QTY’s debut album has been a long time coming. Songwriting partners Alex Niemetz and Dan Lardner have been writing songs since they were old enough to know how to write, but, at the age of 17, they finally came together to illustrate the beginning of QTY. Having been picked up by legendary indie label Dirty Hit (Wolf Alice, The 1975) after a few demos, they ran off to make their debut album in six weeks with Bernard Butler of Suede. The result is an indie throwback album that is reminiscent of The White Stripes, The Shins and, notably, The Strokes. Essentially an archetypal New York band, they also recall the likes of The Velvet Underground, Television and the Ramones too. For a debut album, this is a slick, sweet record featuring ten tracks that are substantial indie shots to the arm.
The New York connection is none more evident than on ‘Rodeo’, which sees Lardner taking responsibility of the lead vocals while Niemetz provides backing vocals. Lardner is a self-confessed glam rock fanatic and everything from the aloof and giddy chorus to the deliberated slurred delivery smacks of Lou Reed. However, they’re far from an imitation band as they themselves are very good world-builders with thoroughly modern pop sensibilities. QTY explore the mundanities of life, whether that be the anxieties of everyday existence or boring nights out, there’s a brilliant contradiction between the flashy dashes of excellent indie-pop where they find the happiness in the monotonous comings and goings of day-to-day life. They also create an excellent slice of New York life that means you can pretty much see the skylines and back alleys of the Big Apple. ‘Rodeo’ is an excellent start to the album and a smooth slice of glam rock.
Second track ‘Dress/Undress’ sees the duo bored of repeating the same mundane activities with the title a metaphor for the bookends of life. There’s an exciting chemistry between Lardner and Niemetz that further adds substance to their prolific output. Lardner’s vocals sound more implicative of Iggy Pop here, rather than Lou Reed, as he makes his way through the vocal ranges of legends.
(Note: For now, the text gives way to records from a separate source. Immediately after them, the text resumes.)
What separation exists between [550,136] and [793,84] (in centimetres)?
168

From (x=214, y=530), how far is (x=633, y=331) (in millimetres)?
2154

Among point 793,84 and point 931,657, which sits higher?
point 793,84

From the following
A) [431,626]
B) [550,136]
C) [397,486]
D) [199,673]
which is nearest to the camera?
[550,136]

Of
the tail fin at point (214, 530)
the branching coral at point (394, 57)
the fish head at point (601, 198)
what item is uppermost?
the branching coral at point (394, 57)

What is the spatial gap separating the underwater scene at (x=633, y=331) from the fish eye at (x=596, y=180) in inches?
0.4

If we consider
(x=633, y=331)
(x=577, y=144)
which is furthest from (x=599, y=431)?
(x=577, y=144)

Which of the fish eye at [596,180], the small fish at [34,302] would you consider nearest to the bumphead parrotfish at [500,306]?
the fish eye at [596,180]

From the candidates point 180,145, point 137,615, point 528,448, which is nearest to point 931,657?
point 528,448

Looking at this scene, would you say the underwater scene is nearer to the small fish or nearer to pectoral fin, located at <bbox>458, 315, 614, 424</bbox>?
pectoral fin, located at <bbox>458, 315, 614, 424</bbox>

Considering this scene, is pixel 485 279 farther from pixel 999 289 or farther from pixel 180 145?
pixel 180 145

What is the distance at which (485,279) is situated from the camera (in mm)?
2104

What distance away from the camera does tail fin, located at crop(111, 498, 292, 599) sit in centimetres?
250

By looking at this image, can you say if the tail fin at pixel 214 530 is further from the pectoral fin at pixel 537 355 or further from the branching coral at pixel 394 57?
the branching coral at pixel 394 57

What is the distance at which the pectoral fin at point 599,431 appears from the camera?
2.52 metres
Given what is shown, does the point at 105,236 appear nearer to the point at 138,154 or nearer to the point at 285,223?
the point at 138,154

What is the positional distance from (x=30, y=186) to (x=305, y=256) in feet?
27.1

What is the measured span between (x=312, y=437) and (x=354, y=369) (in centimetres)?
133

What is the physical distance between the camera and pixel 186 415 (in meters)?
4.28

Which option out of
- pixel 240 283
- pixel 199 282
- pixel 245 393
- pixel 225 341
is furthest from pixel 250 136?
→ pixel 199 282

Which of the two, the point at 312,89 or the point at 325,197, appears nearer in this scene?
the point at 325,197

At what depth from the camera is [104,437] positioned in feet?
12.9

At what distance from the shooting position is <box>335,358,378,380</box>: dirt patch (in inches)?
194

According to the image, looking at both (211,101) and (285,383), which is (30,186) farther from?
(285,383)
For example,‘Sad Poetic’ sees them channel Tom Petty, with a catchy chorus and an immense melody that appears to be doused in Americana; ‘Words for This’ sounds like the Ramones softer catalogue, while ‘Notify Me’ has the listenability of Television.
They aren’t always completely enamoured with the nostalgic greats, though. ‘Michael’ sounds like their contemporaries and fellow New Yorkers Public Access TV with its overarching verses that lead to its frantic, bubbly, euphoric chorus. There’s a sprinkling of early Kings of Leon and The White Stripes, too, with their fervour, zeal and earnestness. Meanwhile, penultimate track, ‘New Beginnings’, lowers the cadence, slowly winding the album down. It’s a relaxed ballad brimming with whimsical modesty and a luscious duet between Lardner and Niemetz. Niemetz takes the lead with her silky, plush vocals to make something calming and striking.
A debut album is supposed to be frantic, messy and doused with your influences and ideas, and QTY’s debut is exactly that. The surprising aspect, however, is just how complete it feels. There’s something innately cool and modern about the record, conjuring up images of a gentrified New York and the everyday millennial struggle. Each of the ten tracks feel like they should be on this record and they feel like they should be in exactly the place they are. It’s an extraordinary feat for the New York duo and, at such a young age, these two have the world at their feet.